Pero el día continuó amenazante sin resolverse por la tormenta y el trabajo prosiguió febrilmente, porque había que adelantarse al mal tiempo. Ya febrero concluía y en seguida comenzarían los primeros fríos y a la gente no le seducía la perspectiva de encontrarse en los caminos hacia sus pagos bloqueados por la nieve.

Videla se enteró que Montoya no había abandonado su cabaña. Tranquilizado esperó otro día y después se largó al Hito para conferenciar con los Fichel. Convinieron en aguantar una o dos semanas más, según viniera el tiempo. Por lo pronto, largarían a los hacheros más impacientes. Contaban con suficientes troncos amontonados como para que la sierra funcionara sin parar durante una buena semana. Los últimos tambores de petróleo irían a alimentar el motor.

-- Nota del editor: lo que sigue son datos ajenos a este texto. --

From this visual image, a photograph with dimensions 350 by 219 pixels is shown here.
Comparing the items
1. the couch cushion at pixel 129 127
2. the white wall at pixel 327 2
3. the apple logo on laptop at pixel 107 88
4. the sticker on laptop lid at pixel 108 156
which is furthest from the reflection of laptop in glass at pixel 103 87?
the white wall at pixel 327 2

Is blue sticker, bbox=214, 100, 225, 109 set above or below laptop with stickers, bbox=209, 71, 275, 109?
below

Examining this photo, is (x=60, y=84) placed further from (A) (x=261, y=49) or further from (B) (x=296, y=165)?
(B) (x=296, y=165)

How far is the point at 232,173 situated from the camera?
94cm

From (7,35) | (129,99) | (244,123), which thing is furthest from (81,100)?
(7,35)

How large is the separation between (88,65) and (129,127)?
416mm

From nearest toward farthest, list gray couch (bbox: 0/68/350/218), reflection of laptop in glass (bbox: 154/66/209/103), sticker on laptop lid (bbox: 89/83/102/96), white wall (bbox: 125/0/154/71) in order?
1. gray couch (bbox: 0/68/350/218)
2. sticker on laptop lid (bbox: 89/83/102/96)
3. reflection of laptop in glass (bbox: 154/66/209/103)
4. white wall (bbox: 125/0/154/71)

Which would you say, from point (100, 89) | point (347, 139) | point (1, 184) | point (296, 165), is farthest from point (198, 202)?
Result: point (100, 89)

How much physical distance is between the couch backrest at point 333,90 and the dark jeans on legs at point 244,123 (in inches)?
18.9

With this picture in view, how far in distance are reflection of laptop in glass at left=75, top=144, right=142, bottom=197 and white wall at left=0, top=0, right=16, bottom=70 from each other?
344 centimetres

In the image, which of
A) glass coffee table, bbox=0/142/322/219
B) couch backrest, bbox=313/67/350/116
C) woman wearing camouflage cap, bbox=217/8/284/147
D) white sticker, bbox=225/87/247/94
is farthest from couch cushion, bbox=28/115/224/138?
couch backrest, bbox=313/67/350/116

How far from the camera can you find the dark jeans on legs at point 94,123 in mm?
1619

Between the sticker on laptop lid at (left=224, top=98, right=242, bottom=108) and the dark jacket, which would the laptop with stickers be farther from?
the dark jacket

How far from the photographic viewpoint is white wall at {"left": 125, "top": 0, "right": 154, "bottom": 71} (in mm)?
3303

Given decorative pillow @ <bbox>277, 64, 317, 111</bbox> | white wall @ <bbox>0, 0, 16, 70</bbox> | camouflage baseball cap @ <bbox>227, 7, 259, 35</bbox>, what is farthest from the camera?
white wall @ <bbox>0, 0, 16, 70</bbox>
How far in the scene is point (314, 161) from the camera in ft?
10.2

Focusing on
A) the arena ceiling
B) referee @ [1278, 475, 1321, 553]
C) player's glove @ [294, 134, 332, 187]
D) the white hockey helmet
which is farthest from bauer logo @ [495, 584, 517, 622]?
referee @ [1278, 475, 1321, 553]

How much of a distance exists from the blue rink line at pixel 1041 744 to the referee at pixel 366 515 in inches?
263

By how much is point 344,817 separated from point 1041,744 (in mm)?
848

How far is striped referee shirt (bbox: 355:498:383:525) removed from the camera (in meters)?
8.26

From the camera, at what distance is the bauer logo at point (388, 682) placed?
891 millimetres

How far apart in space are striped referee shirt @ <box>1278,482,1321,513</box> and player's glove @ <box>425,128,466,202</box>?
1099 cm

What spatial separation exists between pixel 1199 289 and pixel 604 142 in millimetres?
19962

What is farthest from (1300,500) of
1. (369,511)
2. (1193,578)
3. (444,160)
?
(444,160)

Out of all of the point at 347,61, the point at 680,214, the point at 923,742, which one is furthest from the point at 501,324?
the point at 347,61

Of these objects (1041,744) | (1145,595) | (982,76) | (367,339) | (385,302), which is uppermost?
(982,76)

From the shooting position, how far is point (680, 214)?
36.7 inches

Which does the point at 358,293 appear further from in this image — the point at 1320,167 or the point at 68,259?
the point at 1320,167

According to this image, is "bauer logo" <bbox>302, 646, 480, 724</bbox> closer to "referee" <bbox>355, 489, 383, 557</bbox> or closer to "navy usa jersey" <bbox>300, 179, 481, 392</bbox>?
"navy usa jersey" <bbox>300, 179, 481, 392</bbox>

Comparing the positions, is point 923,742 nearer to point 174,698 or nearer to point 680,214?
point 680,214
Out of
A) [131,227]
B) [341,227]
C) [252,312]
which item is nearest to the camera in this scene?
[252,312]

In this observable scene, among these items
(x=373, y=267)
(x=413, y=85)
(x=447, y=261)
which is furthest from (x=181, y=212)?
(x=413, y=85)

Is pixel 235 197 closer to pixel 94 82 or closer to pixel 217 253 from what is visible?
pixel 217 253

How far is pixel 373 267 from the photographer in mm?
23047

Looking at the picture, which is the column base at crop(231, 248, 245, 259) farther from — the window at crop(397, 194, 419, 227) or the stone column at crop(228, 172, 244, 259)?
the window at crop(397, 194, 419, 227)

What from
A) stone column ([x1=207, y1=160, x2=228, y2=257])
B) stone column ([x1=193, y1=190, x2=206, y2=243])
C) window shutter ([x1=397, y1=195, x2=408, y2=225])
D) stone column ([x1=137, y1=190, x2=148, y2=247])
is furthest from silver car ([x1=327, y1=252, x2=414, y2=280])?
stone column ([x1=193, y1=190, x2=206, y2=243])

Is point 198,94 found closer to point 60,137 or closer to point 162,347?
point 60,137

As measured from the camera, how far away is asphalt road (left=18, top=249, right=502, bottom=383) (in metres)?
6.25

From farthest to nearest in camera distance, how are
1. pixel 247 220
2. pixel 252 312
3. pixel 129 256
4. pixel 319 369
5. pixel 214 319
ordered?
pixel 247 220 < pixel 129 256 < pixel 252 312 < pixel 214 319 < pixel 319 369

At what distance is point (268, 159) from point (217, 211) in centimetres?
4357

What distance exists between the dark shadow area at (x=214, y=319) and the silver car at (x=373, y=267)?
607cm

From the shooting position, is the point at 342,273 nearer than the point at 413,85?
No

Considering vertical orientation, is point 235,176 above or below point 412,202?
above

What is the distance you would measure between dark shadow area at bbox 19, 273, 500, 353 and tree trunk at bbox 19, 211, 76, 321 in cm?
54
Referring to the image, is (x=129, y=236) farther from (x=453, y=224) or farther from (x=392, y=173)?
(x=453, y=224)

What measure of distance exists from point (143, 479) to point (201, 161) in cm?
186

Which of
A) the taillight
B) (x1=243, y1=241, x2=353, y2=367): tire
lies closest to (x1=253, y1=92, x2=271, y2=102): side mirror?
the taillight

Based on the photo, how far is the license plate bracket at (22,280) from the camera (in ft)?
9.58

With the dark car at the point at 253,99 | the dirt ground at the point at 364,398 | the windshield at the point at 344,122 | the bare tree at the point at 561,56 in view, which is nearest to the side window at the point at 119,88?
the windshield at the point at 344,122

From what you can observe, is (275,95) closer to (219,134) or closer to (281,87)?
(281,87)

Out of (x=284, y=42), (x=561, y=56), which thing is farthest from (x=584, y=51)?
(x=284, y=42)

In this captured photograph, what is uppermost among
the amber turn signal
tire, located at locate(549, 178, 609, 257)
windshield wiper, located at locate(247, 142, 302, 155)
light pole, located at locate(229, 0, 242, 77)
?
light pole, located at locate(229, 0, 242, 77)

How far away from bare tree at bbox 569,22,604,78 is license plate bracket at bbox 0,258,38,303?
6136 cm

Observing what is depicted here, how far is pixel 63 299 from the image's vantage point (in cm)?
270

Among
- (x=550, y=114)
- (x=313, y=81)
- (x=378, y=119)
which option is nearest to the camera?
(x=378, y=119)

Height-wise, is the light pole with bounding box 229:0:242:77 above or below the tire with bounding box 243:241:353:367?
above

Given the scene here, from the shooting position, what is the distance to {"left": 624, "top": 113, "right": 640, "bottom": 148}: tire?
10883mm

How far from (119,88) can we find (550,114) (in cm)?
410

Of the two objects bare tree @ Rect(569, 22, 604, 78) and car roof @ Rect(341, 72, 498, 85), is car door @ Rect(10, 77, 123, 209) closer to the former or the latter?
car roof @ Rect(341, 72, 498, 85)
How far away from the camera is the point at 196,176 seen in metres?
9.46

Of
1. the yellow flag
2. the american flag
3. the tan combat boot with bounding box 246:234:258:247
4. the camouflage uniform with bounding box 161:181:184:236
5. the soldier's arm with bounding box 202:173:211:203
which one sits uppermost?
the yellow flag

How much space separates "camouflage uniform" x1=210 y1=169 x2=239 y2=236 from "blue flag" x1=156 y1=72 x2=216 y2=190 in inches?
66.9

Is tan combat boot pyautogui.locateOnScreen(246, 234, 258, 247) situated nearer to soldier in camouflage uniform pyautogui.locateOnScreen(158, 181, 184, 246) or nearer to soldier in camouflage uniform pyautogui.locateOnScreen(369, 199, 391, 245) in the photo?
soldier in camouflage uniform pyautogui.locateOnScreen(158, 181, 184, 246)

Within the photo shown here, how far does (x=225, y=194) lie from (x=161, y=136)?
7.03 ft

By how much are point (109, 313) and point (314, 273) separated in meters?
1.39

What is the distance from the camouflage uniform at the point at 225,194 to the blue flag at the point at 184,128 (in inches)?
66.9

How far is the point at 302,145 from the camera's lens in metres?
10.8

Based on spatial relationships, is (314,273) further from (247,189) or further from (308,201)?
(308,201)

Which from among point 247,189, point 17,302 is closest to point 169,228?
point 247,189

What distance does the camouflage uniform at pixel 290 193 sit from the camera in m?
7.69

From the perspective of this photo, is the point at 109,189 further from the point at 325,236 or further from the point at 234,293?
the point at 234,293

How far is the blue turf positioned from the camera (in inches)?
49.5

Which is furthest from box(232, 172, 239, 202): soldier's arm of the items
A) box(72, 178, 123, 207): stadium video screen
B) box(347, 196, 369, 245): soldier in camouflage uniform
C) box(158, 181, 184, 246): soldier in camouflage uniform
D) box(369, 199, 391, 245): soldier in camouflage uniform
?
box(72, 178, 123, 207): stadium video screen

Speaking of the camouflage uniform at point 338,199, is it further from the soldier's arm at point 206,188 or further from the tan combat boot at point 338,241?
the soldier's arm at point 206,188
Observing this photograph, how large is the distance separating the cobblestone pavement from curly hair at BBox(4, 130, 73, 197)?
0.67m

Max Fichel le mandó un recado a Montoya para que se ocupara de ir limpiando el bosque de huellas y restos delatores. Junto con las instrucciones le envió un fajo de billetes chilenos y varias botellas de whisky, «para celebrar el éxito», le decía. Fue el propio Videla el que vino a verlo. Lo acompañaba Jones, el más duro de los bravos.

– ¡Hola, compañero!… -gritó al ver a Montoya-. Traigo noticias de los jefes.

Montoya salió a su encuentro sin prevenciones. Le costaba sentir resentimiento por aquel individuo que reproducía, en cierta medida, muchos de sus rasgos, incluso el del valor. Porque Videla nada tenía de cobarde. Manejar el confuso conglomerado de hacheros y peones, aun contando con la ayuda de sus bravos, resultaba tarea de hombre con agallas. Sólo que Videla era una copia reflejada por un espejo empañado.

Montoya escuchó las instrucciones, recibió el dinero y las botellas envueltas en papel duro y aguardó. Sin volverse sabía que María estaba detrás de él. Era inevitable.

– ¿Cómo está Jorgelina? -preguntó al fin.

– ¡Ah, bien, pero requetebién! ¿No se lo dije, señora? -se desentendió hábilmente de Montoya, para significarle que él nada tenía que ver en el pleito-. Es más, si usted quiere verla, dese el gusto… Seguro.

– Mi mujer no va a ninguna parte -dijo Montoya fríamente-. Que venga la muchacha si quiere ver a su hermana.

– ¡Lo que usted ha hecho es una iniquidad! -gritó María, enardecida.

Videla venía dispuesto a contemporizar. Lo difícil era saber hasta dónde.

– Escúcheme, don Luciano, y usted, señora; pongamos las cosas en claro… ¡Eh!… Para empezar, yo no le quité nada a nadie. Jorgelina está conmigo por su voluntad… y muy a gusto, se lo aseguro. Vaya y pregúnteselo.

– Es una criatura… -interrumpió tercamente María.

Videla se golpeó la frente con la punta de los dedos.

– Eso depende de lo que usted entienda por criatura… No querrá que le cuente detalles, pero para mí…

– Está bien, Videla: no hace falta más -cortó Montoya.